# RCWeb Flight App

The **RCWeb Flight App** (`app/flight`) is an advanced 3D aerodynamic flight simulator designed to operate via the **Asymmetric Pattern**. It renders a massive 3D environment while connecting seamlessly with mobile tilt-controllers.

## Screenshot
![screenshot](screenshot.png "Flight App")

## What it does

- **Realistic Aerodynamics**: Employs mathematically complex lift, drag, and sideways-slip physics to govern the model airplane. Lift is uniquely tied directly to the `forwardSpeed` combined with the angle-of-attack, meaning the plane will dynamically stall and crash if maneuvered too slowly.
- **Takeoff Sequence**: The plane spawns locked to a runway with automatically deployed takeoff flaps. It will not become airborne until sufficient speed generates enough Bernoulli lift to break gravity.
- **GLTF Asset Pipeline**: Implements the `THREE.GLTFLoader` to asynchronously stream external `.glb` 3D airplane assets, automatically scaling the boundary boxes, clearing shadows, and mounting it into the flight hierarchy.
- **Procedural Environments**: Populates the terrain with procedural trees, rolling clouds with wind-drift mechanics, and an infinite horizon cylinder. 
- **Particle Systems**: If a crash occurs, it generates an instant 3D particle explosion and thick lingering volumetric smoke trails tracking off the aircraft.

## How it works

The internal frame loop relies heavily on strict Newtonian physics simulations.

- **Thrust & Drag Matrix**: Core flight math runs through `updateFlight()`. It extracts an `effectiveAoA` (Angle of Attack) and `liftEfficiency` factoring in flap angles and stall penalties. The engine calculates active vectors for `thrustForce`, `liftForce`, and `sideForce`, then aggregates these inside a core `acceleration` Vector3.
- **Rotational Rates**: The plane does not magically turn to match the controller.
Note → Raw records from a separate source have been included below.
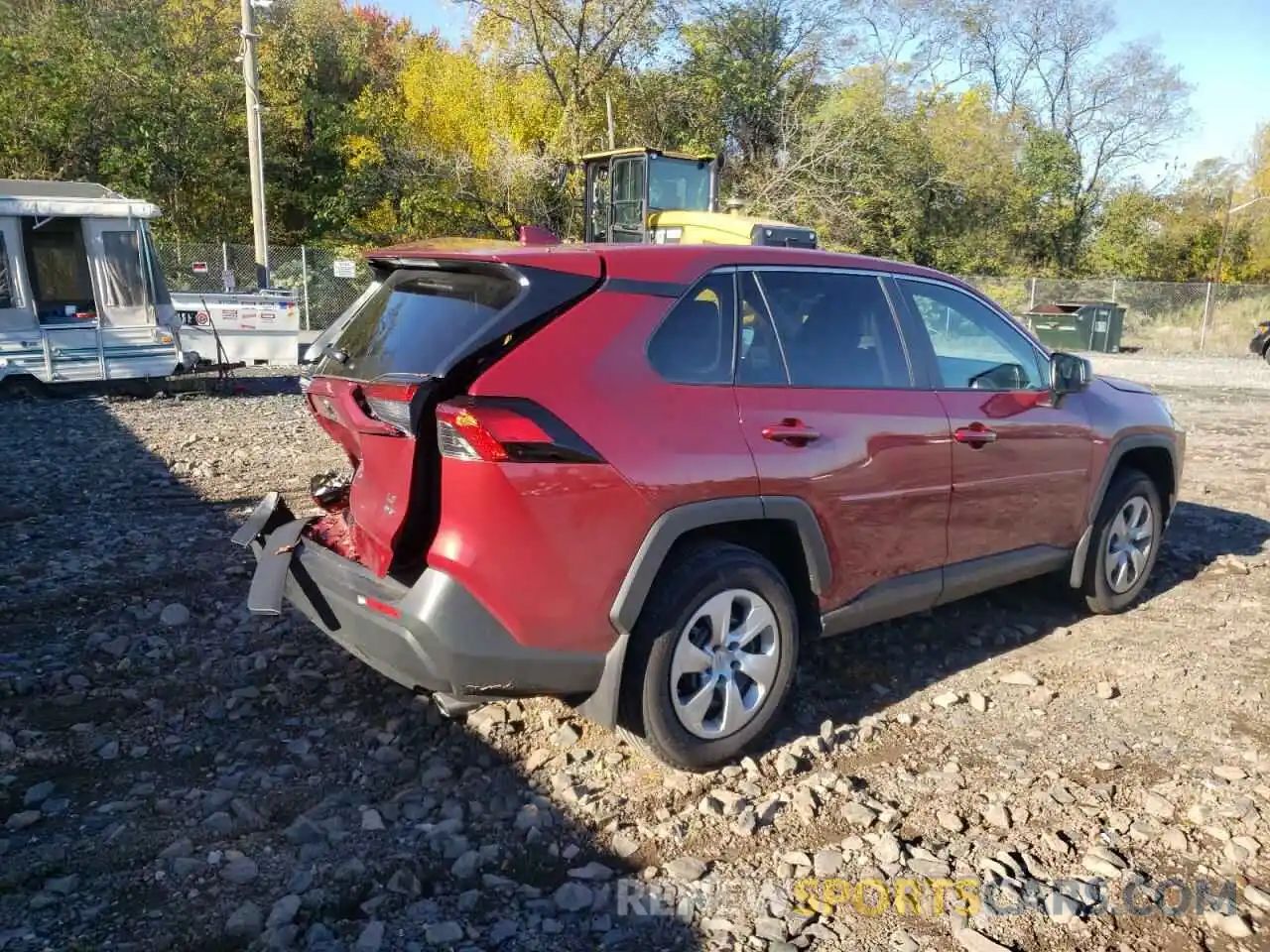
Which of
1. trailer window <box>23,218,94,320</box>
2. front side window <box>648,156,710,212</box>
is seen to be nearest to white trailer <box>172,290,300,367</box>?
trailer window <box>23,218,94,320</box>

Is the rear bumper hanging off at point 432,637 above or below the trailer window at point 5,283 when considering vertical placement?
below

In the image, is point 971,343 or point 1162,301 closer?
point 971,343

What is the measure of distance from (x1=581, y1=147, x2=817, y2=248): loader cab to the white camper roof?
691 cm

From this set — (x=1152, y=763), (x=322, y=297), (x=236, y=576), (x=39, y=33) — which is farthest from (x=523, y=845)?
(x=39, y=33)

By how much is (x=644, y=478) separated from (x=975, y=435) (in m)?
1.87

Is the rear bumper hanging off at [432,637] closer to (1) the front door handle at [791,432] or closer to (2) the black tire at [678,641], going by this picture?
(2) the black tire at [678,641]

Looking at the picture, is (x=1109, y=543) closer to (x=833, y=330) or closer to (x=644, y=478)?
(x=833, y=330)

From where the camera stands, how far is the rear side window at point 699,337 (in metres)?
3.39

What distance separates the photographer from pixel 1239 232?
42.1 meters

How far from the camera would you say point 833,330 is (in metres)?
4.01

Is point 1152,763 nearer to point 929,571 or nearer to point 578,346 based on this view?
point 929,571

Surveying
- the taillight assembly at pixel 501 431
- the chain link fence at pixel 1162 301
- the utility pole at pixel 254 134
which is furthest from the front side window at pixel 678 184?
the chain link fence at pixel 1162 301

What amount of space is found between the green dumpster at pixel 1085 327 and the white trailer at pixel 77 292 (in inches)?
875

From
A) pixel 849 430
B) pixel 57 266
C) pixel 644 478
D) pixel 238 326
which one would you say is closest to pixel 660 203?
pixel 238 326
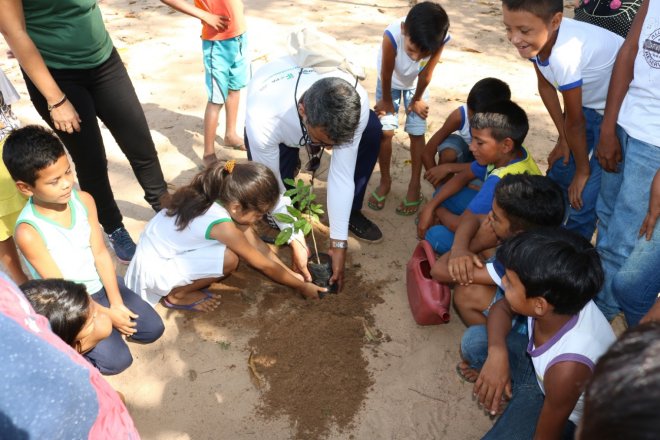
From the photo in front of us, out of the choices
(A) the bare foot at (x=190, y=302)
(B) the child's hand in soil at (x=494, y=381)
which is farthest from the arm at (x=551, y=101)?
(A) the bare foot at (x=190, y=302)

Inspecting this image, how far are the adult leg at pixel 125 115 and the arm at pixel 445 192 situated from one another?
Result: 1.55m

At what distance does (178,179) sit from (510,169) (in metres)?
2.24

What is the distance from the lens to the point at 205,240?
2.56 m

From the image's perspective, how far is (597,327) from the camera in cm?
181

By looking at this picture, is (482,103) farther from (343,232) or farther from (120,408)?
(120,408)

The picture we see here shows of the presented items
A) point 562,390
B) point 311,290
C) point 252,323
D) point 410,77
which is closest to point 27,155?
point 252,323

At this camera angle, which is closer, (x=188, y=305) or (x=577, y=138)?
(x=577, y=138)

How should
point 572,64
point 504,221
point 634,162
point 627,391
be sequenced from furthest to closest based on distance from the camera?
point 504,221 → point 572,64 → point 634,162 → point 627,391

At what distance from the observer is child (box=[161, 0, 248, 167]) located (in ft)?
11.4

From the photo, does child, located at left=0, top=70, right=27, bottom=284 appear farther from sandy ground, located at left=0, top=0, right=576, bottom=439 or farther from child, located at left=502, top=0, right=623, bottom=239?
child, located at left=502, top=0, right=623, bottom=239

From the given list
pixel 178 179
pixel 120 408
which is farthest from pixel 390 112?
pixel 120 408

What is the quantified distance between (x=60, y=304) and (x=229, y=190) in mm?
855

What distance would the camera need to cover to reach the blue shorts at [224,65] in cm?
361

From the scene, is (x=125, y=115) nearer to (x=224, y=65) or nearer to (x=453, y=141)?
(x=224, y=65)
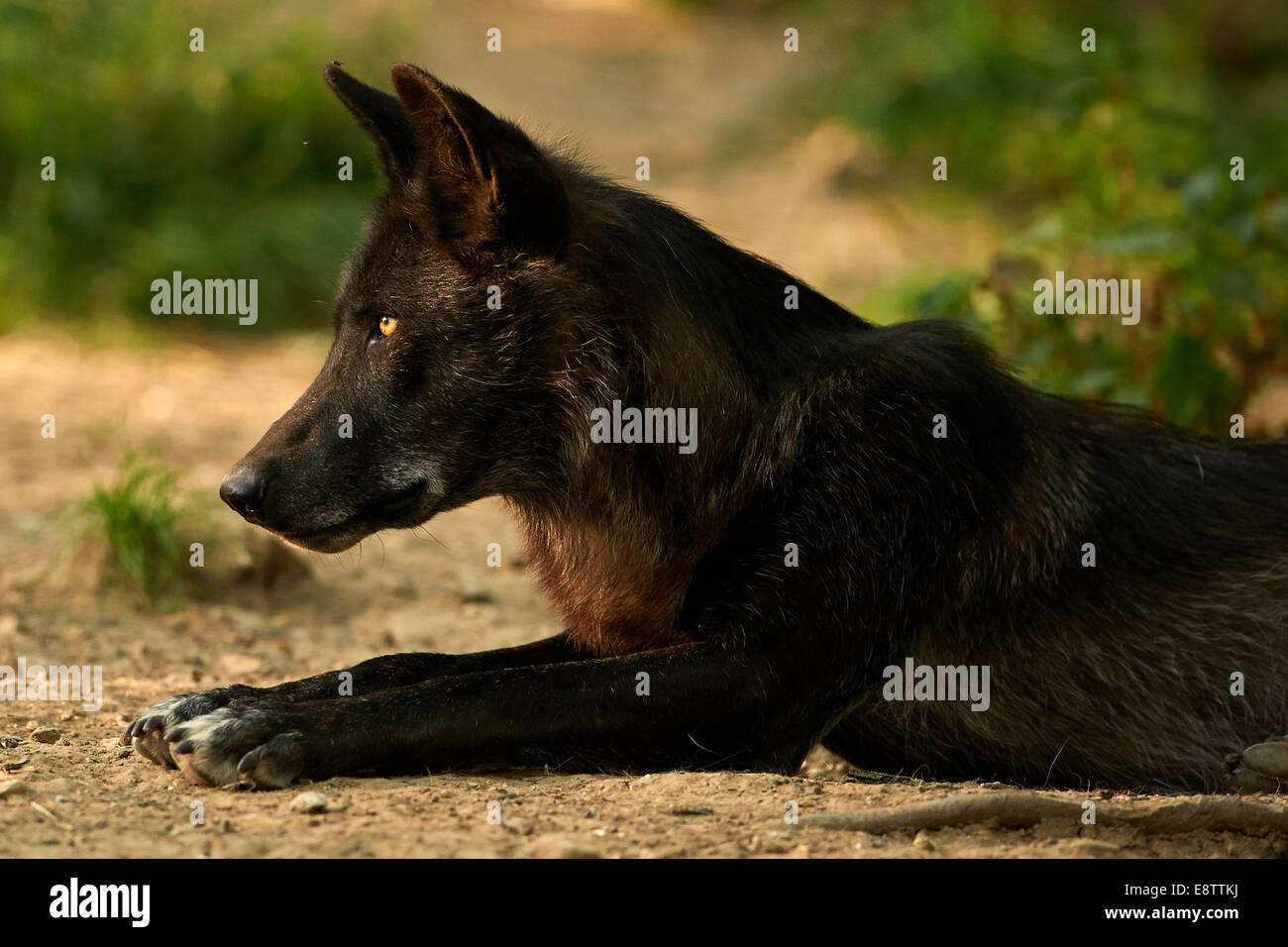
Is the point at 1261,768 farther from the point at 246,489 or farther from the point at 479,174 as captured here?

The controller targets supply aerodynamic authority (`pitchAccel`, `yawAccel`, `rollAccel`), which modifies the plane's internal `rollRate/pitchRate` over time, guaranteeing a heavy, realistic momentum-based turning profile constraint by actual air-speed.
- **Damping Interpolation**: Visuals and remote inputs are seamlessly smoothed using exponential decay curves (e.g., `1 - Math.exp(-2.6 * delta)`) ensuring movements feel incredibly fluid.